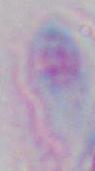

identification = Toxoplasma gondii
modality = micrograph
magnification = 1000x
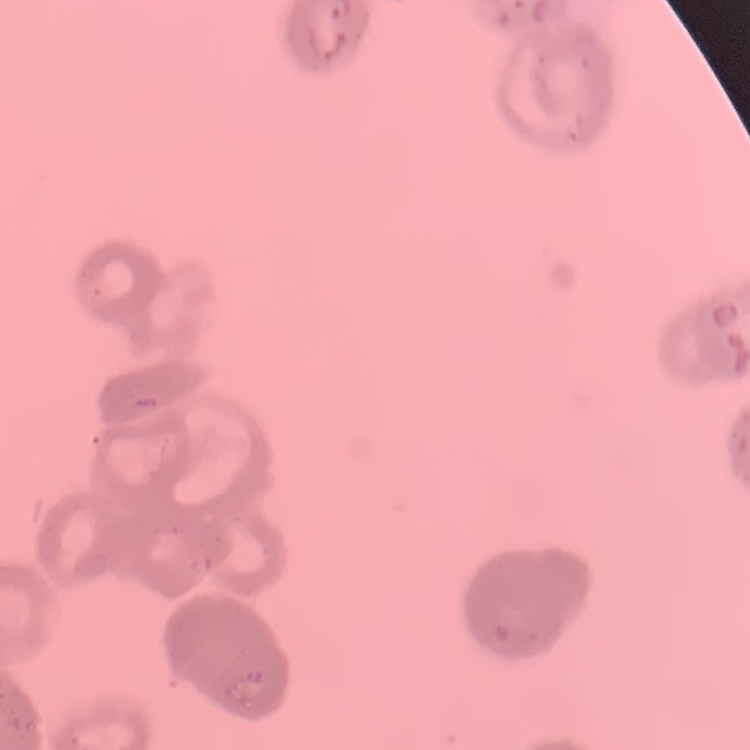

The erythrocytes exhibit rouleaux formation. Thin peripheral smear. One tile cut from a larger photomicrograph. Field's or Giemsa stain.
Give the position of every Plasmodium parasite visible.
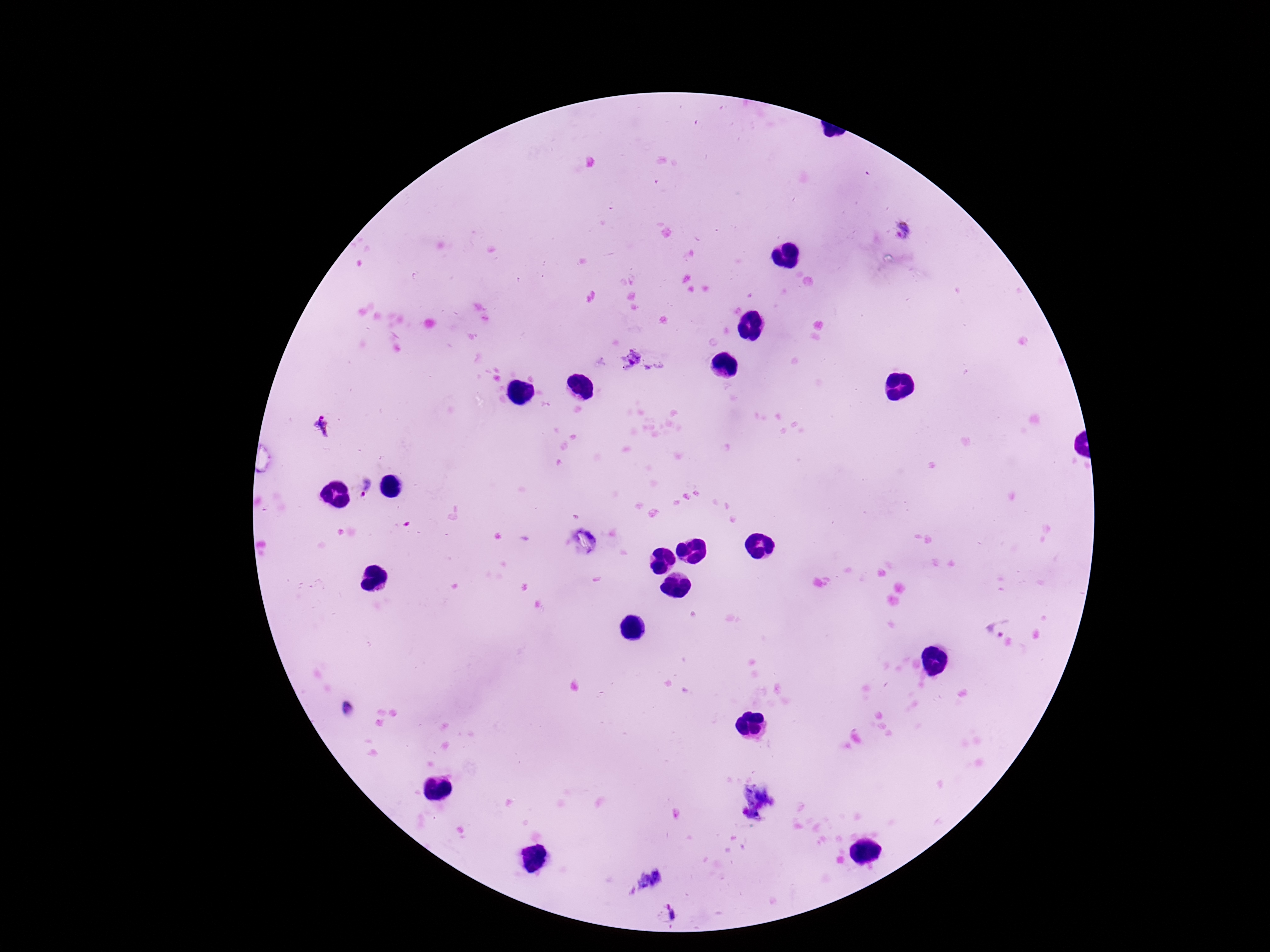

Approximate centers as [x, y] in pixels.
Plasmodium parasites: [902, 229], [322, 427], [366, 487], [1003, 629].

Summary:
  - Stain: Giemsa
  - Magnification: 100x
  - Preparation: thick peripheral-blood smear
  - Field of view: single
  - Image size: 1270×952 pixels
  - Capture: smartphone camera through the microscope eyepiece
  - Patient malaria status: positive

::::::::

### TASK DESCRIPTION:
Pictures must be left out of the answer, which should be exactly the lines from the one holding "The erythrocytes exhibit" through the last line of the entries above, both included; please add nothing.

### EXERCISE RESPONSE:
The erythrocytes exhibit rouleaux formation. Thin peripheral smear. One tile cut from a larger photomicrograph. Field's or Giemsa stain.
Give the position of every Plasmodium parasite visible.

Approximate centers as [x, y] in pixels.
Plasmodium parasites: [902, 229], [322, 427], [366, 487], [1003, 629].

Summary:
  - Stain: Giemsa
  - Magnification: 100x
  - Preparation: thick peripheral-blood smear
  - Field of view: single
  - Image size: 1270×952 pixels
  - Capture: smartphone camera through the microscope eyepiece
  - Patient malaria status: positive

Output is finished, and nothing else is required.